AWS has featured in the Top500 before, its best performance being in 2013 when a submission from AWS itself achieved a rank of 64 with 484.2 TFlop/s. It could no doubt do better today especially as "we provisioned them before the instances were launched publicly, so no one else was on the fleet at the time," said Amazon's Deepak Singh on Twitter. However, Descartes Labs believes it has achieved the highest Top500 performance to date for a system on public cloud.

"We believe that true HPC applications will eventually migrate over to the cloud en masse," the biz said, though since the company specialises in a "data-refinery on a cloud-based supercomputer" such a declaration is hardly surprising. Cloud HPC does have many attractions, though, including relatively low cost of entry and the ability to burst capacity as needed.

Aurora supercomputer

Hey, US taxpayers. Filed your taxes? Good, good. $500m of it is going on an Intel-Cray exascale boffinry supercomputer

READ MORE

There is a cloud premium to pay, which is the margin AWS (in this instance) makes on the compute resources. You also have to factor the cost of getting your data into the cloud, which can be an issue.

Dr Paul Calleja, director of the University of Cambridge Research Computing Services, which operates Cumulus, 107 on the Top500, spoke to The Reg from the International Supercomputing Conference under way in Frankfurt. "The cost of running off-prem is significantly higher than the cost of running on-prem," he said. "With our cost models it's roughly 3x which is a big number when you are talking petascale."

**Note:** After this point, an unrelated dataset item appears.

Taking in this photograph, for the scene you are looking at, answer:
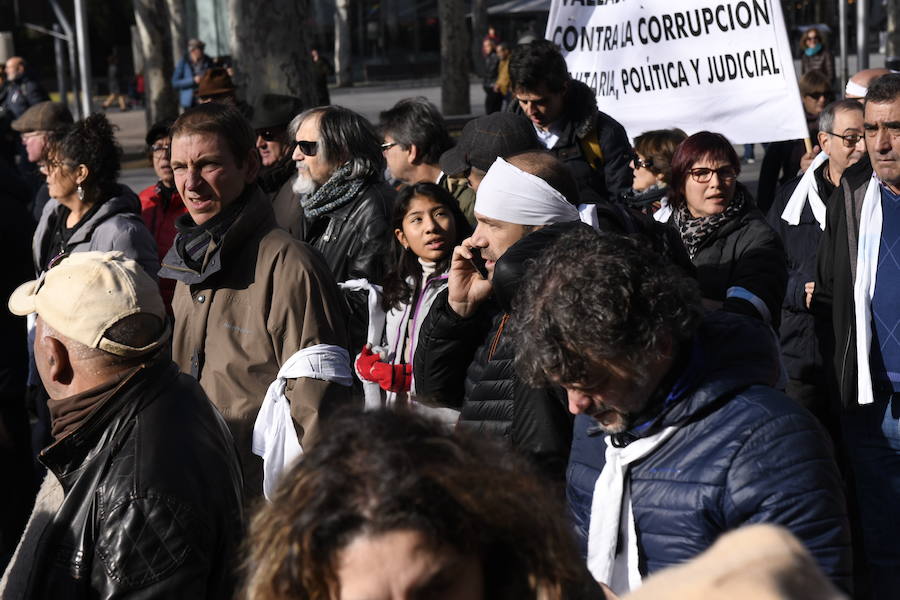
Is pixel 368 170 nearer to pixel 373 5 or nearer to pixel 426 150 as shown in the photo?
pixel 426 150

Another issue is performance. "AWS may run LINPACK well, which is notoriously easy. I/O performance sucks on AWS. A more HPC-like infrastructure has RDMA (Remote Direct Memory Access) networks. So there's many issues with this. A big LINPACK number doesn't mean anything."

OpenStack

The Cambridge team has some bragging rights when it comes to I/O, occupying the world number 1 spot on the IO-500 list in the latest ranking.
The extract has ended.